(SELECTED PASSAGE)
** Begin **

Toronto, ON

CBRE Survey: 93% of Lenders Say They Plan to Deploy More Capital to Commercial Real Estate Assets in 2023

November 29, 2022

Lenders Plan to Deploy More Capital to Real Estate in 2023

Toronto, Vancouver, Montreal will see the most willing lenders, while Logistics, Grocery-Anchored Retail, and Apartments are the asset classes most in favour with lenders

Despite an uncertain global economic outlook and heightened concerns about most real estate asset classes, access to debt capital is not expected to dissipate in 2023. According to CBRE’s new Canadian Real Estate Lenders’ Report, 93% of lenders plan to grow their loan books by deploying more capital for those looking to buy commercial property in 2023.

While vendors and purchasers still need to align on values – a sticking point in a changing market – once they do they will find that 66% of lenders are planning to increase their lending capital by an additional 10% next year, compared to the 53% that sought to grow by up to 30% last year. This pace of growth does, however, reflect a moderation of lender intentions relative to this time last year, when 53% sought to grow by 20% to 30%.

Akin to the reality facing many current and aspiring homeowners, commercial property buyers will find the cost of debt for real estate has risen versus a year ago, and nearly two-thirds of lenders expect spreads to widen further in 2023. In terms of magnitude, 66% of lenders see 5-year term spreads rising by 10 to 30 bps, and 52% project a 20 to 40 bps increase in 10-year term spreads.

CBRE’s Canadian Real Estate Lenders’ Report surveys both domestic and foreign lenders to gauge lender confidence in commercial real estate and offers insights for borrowers on what to expect as they look to access financing for real estate investments.

Toronto, Vancouver, Montreal and Ottawa remain the top real estate markets of choice, attracting the strongest levels of lender appetite over the past year. As asset classes go, Industrial - Modern Logistics; Retail - Grocery Anchored; and Residential - Apartments were listed as the property types causing the least concern for lenders and with the most available financing.

“With the winds of a recession circulating, lenders will lean on the multifamily sector for growth next year,” noted Carmin Di Fiore, Executive Vice President of CBRE's Debt and Structured Finance team. “Industrial is likely to shrug off recession concerns as lenders have no intention of reducing exposure. In fact, many are looking for even more.”

Here are five additional takeaways from the survey:

1. Sentiment shifts on office

The office sector recorded the most significant shift in lender sentiment, with over half of lenders intending to lower exposure to the asset class in 2023. The shift in lender sentiment on the office sector has been acute and largely stems from the persistence of low office attendance rates in the market. Class B assets in particular are seeing the highest levels of concern as office tenants across Canada are taking advantage of this period to relocate to best-in-class buildings.

** End **

(SHORT TASK 1)
According to the CBRE release, what share of lenders plan to grow their loan books in 2023?
(SHORT TASK 2)
From the CBRE release, reproduce the passage that begins at the words "Toronto, ON" and ends after the words "property in 2023.".
(SHORT TASK 3)
List every city that the CBRE release names among the top real estate markets of choice.

[Spatial relationship records]
** Begin **

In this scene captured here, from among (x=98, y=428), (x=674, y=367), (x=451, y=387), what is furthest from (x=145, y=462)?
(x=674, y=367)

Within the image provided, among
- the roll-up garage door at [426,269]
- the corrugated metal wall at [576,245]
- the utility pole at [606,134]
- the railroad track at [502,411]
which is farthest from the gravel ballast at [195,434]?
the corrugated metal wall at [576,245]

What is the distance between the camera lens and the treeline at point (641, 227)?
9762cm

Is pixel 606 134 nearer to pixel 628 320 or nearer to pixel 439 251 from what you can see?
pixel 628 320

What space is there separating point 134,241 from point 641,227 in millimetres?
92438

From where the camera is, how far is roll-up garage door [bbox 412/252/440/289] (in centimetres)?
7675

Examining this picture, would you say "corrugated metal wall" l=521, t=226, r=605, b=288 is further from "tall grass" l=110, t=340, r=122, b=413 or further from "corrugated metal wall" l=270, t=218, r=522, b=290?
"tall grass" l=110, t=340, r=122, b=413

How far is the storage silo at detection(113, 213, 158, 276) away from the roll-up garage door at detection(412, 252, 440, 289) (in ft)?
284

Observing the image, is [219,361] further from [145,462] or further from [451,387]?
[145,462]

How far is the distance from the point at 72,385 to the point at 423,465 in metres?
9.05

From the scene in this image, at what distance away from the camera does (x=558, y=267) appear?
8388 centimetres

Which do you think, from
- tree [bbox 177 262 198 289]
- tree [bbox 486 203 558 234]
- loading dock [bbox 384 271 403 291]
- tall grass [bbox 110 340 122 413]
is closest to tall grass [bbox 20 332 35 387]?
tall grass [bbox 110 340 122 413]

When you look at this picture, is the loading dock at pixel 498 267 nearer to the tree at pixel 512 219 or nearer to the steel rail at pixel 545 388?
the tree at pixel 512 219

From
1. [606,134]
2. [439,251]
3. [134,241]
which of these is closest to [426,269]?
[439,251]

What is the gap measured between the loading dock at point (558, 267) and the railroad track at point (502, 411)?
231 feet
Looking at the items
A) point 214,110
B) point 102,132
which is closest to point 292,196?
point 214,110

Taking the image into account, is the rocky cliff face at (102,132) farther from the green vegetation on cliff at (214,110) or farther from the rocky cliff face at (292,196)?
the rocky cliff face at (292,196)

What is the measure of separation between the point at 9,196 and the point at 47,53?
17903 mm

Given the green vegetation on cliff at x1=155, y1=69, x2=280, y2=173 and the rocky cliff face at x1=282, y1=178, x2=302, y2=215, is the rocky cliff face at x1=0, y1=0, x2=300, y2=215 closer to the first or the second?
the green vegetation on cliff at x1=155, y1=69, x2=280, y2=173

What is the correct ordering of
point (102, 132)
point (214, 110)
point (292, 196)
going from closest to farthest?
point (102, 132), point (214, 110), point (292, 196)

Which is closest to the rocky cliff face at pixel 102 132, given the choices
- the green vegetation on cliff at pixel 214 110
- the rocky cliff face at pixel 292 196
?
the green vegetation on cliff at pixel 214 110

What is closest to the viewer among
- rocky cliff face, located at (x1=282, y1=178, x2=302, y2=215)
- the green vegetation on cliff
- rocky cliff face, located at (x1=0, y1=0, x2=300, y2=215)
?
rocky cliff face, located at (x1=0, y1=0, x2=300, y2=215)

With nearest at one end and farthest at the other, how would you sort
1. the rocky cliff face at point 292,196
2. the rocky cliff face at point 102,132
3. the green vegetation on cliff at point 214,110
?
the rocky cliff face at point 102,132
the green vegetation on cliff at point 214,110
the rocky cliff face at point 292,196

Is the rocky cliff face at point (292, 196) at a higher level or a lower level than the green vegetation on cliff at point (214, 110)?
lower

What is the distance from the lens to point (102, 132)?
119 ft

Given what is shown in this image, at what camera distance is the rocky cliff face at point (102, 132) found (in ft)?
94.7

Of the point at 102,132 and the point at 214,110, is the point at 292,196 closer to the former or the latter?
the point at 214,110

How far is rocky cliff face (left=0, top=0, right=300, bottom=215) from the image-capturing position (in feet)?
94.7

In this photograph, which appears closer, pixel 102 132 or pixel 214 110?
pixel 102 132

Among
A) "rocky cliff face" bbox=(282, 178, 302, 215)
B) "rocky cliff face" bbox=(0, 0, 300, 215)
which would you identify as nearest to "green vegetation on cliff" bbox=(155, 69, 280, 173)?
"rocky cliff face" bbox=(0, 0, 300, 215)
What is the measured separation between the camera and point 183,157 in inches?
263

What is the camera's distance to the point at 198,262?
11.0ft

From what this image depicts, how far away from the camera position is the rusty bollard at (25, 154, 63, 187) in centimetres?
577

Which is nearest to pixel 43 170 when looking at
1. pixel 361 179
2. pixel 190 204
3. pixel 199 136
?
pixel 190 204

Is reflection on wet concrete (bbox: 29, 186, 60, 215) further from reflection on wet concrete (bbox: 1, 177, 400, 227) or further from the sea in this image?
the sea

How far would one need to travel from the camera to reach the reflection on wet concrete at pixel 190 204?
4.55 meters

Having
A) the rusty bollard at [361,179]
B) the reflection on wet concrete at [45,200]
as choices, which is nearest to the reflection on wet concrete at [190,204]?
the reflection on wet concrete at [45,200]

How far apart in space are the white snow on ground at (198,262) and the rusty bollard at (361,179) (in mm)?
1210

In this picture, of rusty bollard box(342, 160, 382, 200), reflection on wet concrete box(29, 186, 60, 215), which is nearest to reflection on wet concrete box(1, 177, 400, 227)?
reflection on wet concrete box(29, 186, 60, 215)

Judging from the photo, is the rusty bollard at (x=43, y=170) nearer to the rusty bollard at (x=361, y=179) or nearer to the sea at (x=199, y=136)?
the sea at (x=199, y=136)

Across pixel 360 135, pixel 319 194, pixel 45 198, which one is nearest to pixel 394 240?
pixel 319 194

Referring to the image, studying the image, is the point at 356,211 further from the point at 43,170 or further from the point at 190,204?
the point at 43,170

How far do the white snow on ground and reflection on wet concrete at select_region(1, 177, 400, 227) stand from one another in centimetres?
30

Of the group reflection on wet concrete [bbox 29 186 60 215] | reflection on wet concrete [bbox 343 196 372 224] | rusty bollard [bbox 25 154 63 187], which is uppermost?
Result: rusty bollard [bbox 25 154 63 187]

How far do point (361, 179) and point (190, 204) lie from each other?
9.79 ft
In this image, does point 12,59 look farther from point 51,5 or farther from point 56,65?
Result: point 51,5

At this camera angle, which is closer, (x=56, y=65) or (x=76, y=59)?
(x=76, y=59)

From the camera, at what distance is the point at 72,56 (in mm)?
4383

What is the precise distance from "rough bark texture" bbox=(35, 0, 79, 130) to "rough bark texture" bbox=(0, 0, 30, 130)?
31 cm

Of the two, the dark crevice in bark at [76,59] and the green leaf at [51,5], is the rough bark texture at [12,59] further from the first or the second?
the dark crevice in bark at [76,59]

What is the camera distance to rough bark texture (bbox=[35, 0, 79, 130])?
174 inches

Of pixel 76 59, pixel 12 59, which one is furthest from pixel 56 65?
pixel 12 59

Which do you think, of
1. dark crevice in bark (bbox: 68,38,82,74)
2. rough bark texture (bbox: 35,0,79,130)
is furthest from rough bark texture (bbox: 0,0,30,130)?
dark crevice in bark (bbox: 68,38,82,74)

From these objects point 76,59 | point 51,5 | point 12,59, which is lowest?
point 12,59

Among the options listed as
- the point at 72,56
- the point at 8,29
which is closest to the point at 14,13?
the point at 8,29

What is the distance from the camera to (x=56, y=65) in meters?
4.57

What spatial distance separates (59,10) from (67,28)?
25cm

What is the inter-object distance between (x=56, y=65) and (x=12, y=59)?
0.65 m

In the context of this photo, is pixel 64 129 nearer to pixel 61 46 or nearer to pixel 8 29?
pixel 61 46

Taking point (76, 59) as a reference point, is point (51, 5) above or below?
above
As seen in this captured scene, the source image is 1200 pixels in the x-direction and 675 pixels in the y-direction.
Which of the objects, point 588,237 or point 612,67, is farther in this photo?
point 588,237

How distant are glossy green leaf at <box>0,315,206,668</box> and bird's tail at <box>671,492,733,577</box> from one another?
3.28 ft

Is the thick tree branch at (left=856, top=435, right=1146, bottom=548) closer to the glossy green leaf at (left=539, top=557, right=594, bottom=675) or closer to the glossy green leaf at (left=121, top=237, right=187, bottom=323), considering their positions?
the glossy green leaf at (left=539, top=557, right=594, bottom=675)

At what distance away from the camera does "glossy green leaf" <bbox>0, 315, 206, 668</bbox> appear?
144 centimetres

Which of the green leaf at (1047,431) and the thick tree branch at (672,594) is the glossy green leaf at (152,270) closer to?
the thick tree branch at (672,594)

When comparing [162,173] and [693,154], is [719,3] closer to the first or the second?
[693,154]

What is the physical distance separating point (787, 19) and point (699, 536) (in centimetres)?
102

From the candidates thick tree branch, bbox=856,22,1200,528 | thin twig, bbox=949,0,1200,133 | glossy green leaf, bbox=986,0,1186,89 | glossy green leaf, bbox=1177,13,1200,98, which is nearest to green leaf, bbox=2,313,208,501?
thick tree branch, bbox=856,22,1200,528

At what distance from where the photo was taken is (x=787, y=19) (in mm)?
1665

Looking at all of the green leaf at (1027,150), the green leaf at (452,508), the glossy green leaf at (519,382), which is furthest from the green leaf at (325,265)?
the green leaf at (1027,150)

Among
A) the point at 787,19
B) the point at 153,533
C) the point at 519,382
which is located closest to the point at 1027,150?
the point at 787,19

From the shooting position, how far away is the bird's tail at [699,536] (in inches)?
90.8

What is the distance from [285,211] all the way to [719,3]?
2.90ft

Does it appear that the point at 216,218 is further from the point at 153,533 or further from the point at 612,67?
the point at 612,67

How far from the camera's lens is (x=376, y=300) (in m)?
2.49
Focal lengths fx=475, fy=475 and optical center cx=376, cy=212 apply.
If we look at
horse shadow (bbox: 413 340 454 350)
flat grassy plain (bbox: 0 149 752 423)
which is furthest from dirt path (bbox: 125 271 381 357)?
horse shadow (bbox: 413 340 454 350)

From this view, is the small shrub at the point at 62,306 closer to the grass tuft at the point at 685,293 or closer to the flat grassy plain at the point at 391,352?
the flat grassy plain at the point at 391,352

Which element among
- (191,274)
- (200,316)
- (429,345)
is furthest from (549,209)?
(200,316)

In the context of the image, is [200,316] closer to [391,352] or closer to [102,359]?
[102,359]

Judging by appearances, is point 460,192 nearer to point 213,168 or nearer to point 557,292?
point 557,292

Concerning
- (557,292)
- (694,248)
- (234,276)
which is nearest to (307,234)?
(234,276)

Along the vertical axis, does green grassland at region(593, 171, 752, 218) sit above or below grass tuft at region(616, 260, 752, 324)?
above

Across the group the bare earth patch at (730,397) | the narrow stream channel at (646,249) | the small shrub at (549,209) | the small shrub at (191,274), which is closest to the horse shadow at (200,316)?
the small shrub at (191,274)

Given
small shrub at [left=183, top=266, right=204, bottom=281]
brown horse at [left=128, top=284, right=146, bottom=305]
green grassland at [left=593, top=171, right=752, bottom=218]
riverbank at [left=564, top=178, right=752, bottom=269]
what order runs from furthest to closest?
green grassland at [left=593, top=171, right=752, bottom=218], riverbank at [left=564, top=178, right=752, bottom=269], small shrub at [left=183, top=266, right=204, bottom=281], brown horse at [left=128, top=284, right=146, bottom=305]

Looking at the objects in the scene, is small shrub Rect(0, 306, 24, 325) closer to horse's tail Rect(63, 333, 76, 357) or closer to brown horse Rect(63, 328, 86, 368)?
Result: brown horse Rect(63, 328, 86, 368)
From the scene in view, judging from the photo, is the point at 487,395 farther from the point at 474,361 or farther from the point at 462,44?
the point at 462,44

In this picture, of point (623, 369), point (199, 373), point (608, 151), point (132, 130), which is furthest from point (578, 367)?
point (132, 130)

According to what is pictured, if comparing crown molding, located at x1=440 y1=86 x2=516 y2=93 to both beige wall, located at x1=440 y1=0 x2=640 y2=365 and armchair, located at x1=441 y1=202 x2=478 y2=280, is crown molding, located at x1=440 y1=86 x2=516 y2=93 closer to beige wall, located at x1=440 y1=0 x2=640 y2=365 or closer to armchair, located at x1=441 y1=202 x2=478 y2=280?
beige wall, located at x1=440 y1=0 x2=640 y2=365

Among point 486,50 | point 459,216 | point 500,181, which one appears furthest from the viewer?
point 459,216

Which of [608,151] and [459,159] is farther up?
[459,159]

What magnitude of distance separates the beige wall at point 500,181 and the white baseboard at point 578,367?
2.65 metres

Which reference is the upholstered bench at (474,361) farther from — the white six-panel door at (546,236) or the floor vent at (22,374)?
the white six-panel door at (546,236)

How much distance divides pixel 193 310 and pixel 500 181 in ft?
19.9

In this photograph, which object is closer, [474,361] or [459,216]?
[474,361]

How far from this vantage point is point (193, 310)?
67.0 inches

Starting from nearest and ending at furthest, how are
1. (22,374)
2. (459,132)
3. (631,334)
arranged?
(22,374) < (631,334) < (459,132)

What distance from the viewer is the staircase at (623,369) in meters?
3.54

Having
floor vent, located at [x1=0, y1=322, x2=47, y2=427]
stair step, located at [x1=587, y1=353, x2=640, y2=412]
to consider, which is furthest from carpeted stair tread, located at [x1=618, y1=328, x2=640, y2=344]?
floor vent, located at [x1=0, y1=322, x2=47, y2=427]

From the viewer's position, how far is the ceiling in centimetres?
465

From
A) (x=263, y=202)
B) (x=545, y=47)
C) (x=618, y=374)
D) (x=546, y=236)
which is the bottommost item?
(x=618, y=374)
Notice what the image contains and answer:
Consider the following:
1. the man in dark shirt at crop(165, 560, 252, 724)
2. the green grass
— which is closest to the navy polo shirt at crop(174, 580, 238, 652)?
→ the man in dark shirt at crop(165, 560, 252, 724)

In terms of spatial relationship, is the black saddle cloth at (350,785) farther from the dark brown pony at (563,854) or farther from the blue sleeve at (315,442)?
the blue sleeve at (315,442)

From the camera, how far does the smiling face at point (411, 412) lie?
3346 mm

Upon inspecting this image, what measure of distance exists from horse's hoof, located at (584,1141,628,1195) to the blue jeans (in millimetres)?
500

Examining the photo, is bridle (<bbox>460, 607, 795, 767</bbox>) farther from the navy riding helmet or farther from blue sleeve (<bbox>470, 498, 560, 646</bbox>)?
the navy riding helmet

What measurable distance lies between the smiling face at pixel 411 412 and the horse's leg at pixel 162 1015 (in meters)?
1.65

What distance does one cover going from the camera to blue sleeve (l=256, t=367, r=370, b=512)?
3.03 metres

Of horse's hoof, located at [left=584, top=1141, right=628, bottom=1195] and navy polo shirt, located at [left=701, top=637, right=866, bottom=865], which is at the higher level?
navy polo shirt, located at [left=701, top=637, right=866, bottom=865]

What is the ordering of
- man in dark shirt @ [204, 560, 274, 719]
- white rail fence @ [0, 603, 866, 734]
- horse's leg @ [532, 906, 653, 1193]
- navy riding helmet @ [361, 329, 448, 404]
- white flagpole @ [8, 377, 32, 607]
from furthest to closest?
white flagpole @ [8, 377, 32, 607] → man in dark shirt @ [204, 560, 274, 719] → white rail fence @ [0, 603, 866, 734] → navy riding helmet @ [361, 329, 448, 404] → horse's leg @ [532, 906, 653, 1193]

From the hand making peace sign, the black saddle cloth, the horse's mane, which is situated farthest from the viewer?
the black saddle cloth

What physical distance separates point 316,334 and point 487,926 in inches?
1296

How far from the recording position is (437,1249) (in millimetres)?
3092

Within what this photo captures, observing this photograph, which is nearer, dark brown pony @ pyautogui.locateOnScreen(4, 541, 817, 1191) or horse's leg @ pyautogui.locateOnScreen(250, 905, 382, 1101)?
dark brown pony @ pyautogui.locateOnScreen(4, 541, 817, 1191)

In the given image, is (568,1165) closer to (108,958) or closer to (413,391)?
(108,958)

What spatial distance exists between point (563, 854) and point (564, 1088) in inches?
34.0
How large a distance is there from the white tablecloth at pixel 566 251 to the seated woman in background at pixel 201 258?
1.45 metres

** End **

(COMPLETE OUTPUT 1)
93% of lenders plan to grow their loan books in 2023.

(COMPLETE OUTPUT 2)
Toronto, ON

CBRE Survey: 93% of Lenders Say They Plan to Deploy More Capital to Commercial Real Estate Assets in 2023

November 29, 2022

Lenders Plan to Deploy More Capital to Real Estate in 2023

Toronto, Vancouver, Montreal will see the most willing lenders, while Logistics, Grocery-Anchored Retail, and Apartments are the asset classes most in favour with lenders

Despite an uncertain global economic outlook and heightened concerns about most real estate asset classes, access to debt capital is not expected to dissipate in 2023. According to CBRE’s new Canadian Real Estate Lenders’ Report, 93% of lenders plan to grow their loan books by deploying more capital for those looking to buy commercial property in 2023.

(COMPLETE OUTPUT 3)
Toronto, Vancouver, Montreal, Ottawa